Etrange récit que celui-ci, le début en tout cas, absolument succulent. Nous nous trouvons en présence d'une famille dont le mot d'ordre parental est de cultiver la laideur à tout prix. Cela marche pendant un certain temps puis voilà que la jeune soeur se révèle être un beauté à couper le souffle, au corps chargé de pulsions sexuelles qu'elle assouvit autant qu'elle peut. On imagine aisément le bouleversement que cela crée dans la famille qui ne résistera pas à l'implosion. Les années passent, les deux soeurs ont pris des voies différentes, tout comme leur frère, notre hôte.
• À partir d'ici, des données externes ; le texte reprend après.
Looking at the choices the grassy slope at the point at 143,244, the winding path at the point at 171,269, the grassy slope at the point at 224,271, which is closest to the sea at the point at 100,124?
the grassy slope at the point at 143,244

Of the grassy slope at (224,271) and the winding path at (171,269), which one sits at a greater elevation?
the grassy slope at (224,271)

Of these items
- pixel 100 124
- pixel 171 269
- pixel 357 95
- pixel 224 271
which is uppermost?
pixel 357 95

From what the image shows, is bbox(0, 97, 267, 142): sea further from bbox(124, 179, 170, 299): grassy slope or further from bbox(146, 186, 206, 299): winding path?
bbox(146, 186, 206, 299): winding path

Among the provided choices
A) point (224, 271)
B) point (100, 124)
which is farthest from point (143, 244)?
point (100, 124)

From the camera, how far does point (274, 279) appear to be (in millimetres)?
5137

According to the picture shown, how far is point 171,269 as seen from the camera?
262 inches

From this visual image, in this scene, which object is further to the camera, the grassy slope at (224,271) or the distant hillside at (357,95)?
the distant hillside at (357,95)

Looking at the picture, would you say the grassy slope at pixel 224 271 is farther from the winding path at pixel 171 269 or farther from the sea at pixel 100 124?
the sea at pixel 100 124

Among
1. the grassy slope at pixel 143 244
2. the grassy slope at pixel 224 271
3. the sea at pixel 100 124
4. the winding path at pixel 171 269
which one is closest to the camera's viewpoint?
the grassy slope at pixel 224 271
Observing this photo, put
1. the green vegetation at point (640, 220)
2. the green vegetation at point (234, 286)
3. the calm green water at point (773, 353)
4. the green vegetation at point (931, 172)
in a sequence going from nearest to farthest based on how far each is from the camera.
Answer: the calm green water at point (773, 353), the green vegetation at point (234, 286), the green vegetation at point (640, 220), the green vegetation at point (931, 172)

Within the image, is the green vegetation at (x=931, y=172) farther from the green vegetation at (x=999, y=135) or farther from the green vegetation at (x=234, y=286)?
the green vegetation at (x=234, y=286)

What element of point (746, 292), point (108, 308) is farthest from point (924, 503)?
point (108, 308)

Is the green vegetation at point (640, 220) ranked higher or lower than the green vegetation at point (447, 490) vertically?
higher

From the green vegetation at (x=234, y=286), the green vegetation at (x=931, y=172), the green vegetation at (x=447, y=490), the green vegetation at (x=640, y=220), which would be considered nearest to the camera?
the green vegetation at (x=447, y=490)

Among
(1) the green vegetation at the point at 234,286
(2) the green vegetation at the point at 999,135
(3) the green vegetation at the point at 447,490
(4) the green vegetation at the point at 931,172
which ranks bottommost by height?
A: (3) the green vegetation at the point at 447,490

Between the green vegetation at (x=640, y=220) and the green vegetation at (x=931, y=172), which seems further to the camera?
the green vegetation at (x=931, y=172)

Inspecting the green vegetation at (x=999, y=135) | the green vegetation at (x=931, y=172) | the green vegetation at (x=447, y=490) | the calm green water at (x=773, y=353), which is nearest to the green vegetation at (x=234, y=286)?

Suite à une blessure au poignet, le narrateur se voit projeté dans son passé en entendant la voix d'une femme, celle qui une trentaine d'années auparavant lui a occasionné son plus grand chagrin d'amour. Intrigué d'avoir entendu ce timbre si particulier, oublié, il entreprend alors de retrouver sa trace. Première étape, Internet, mémoire perverse et orwellienne de nos vies qui ne laisse rien passer sauf qu'ici, c'est chou blanc. Enfin pas tout à fait car en surfant sur Google, l'homme découvre qu'une artiste-peintre, Eva, s'est inspirée d'un de ses romans pour réaliser quelques toiles plus qu'intrigantes.
Sa curiosité est piquée mais l'homme est prudent. Il sait qu'en y allant, il risque de succomber à l'un ou l'autre charme, et les femmes, ce n'est pas qu'il en a marre mais plus d'une dizaine d'histoires pas toutes heureuses en quelques années, ça laisse visiblement des traces qui donnent à réfléchir.
Quel meilleur moyen pour exorciser tout cela que de les coucher sur papier, de les narrer une à une, avec leurs défauts, leurs qualités et toutes les erreurs commises pendant ces parcours à deux. Catalogue amoureux et inventif qui ne flatte pas vraiment le narrateur même si il aime souvent reporter la responsabilité des échecs sur d'autres; il conserve un regard lucide sur lui-même et sa vie, regard caustique qui peut prêter de ci de là à sourire tant certaines émotions sonnent vrai.

Un livre drôle, serré, ironique par moments, tendre par d'autres.
En entamant cette exploration dans son passé, c'est aussi sa famille et le monde qui l'entoure que le narrateur revisite, plongeant au creux de ces Atlantides, terres à jamais perdues qui ont marqué son existence. Recevoir à tout prix l'amour de ces femmes, c'est aussi en donner et vouloir à tout prix en donner, n'est-ce pas faire preuve d'un cruel manque insatiable en la matière ? Pas de vérité vraie dans ce domaine mais les quelques réflexions bien senties dans la bouche du narrateur nous aident à nous faire une petite place au soleil dans cette quête éternelle et universelle, le tout baigné par la plume brillante de Luc Dellisse.